Physical Infrastructure

The left hand diagram shows a standard IaaS rented physical system.  Since the Tenant rents the hardware it is shown as red indicating CSP ownership and the the two Tenants are shown in green and yellow.  In this model, barring attacks from the actual hardware, the Tenant owns the entirety of the VAP.  The nice thing for the CSP is that hardware provides air gap security, so there is no HAP which means it is incredibly secure.

However, there is another (much older) model shown on the right, called the shared login model,  where the Tenant only rents a login on the physical system.  In this model, only the application belongs to the Tenant, so the CSP is responsible for much of the VAP (the expanded red area).  Here the total VAP is the same, but the Tenant’s VAP is much smaller: the CSP is responsible for maintaining and securing everything apart from the application.  From the Tenant point of view this is a much more secure system since they’re responsible for much less of the security.  From the CSP point of view there is now a  because a tenant compromising the kernel can control the entire system and jump to other tenant processes.  This actually has the worst HAP of all the systems considered in this blog.

Hypervisor based Virtual Infrastructure

In this model, the total VAP is unquestionably larger (worse) than the physical system above because there’s simply more code to traverse (a guest and a host kernel).  However, from the Tenant’s point of view, the VAP should be identical to that of unshared physical hardware because the CSP owns all the additional parts.  However, there is the possibility that the Tenant may be compromised by vulnerabilities in the Virtual Hardware Emulation.  This can be a worry because an exploit here doesn’t lead to a Horizontal security problem, so the CSP is apt to pay less attention to vulnerabilities in the Virtual Hardware simply because each guest has its own copy (even though that copy is wholly under the control of the CSP).

WORK TO COMPLETE — In the passage on cloud infrastructure security, what is the older model in which the Tenant rents only a login on the physical system called? You won't need the data.

GIVEN MATERIAL —
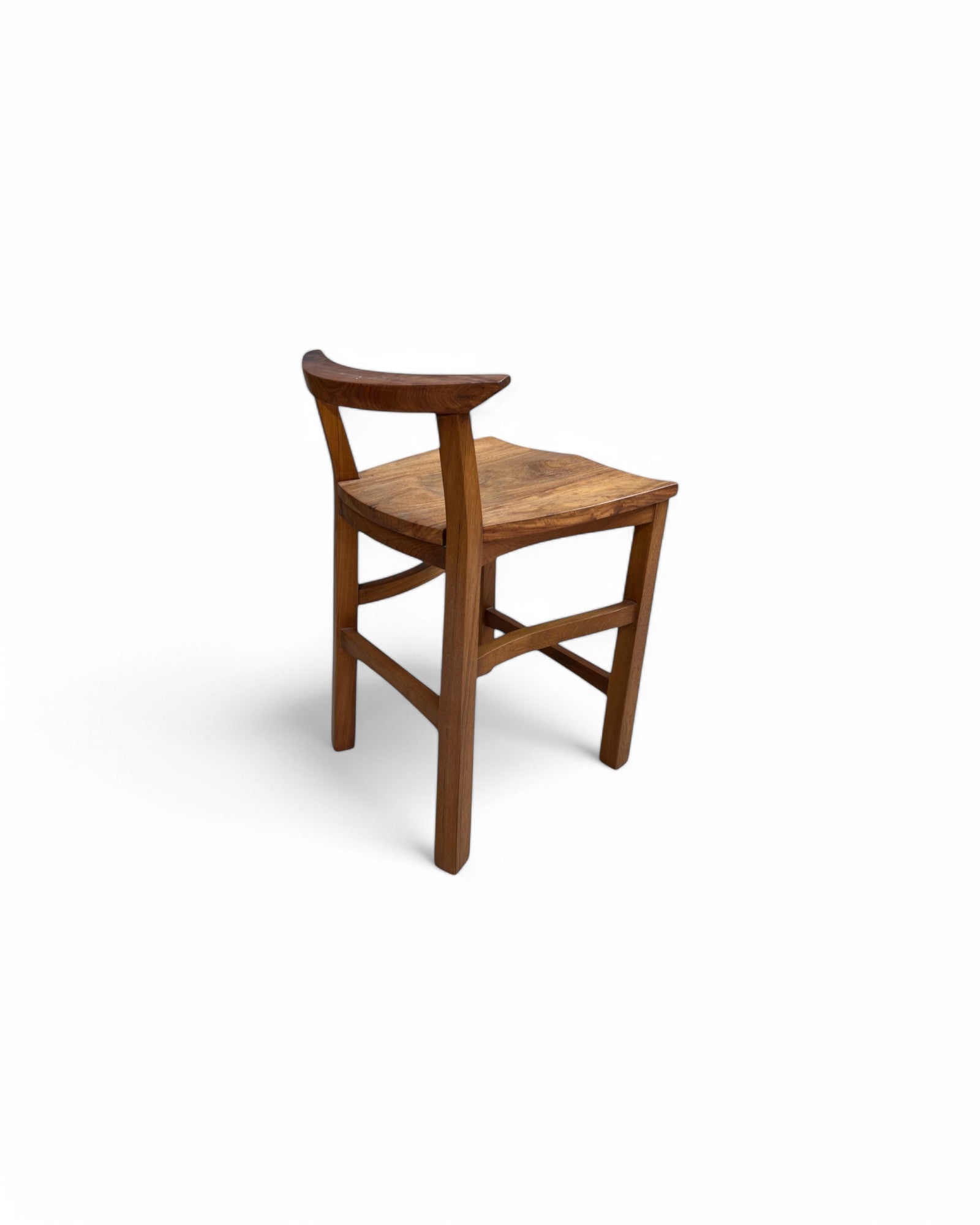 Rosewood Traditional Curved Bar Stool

YOUR SOLUTION — The shared login model.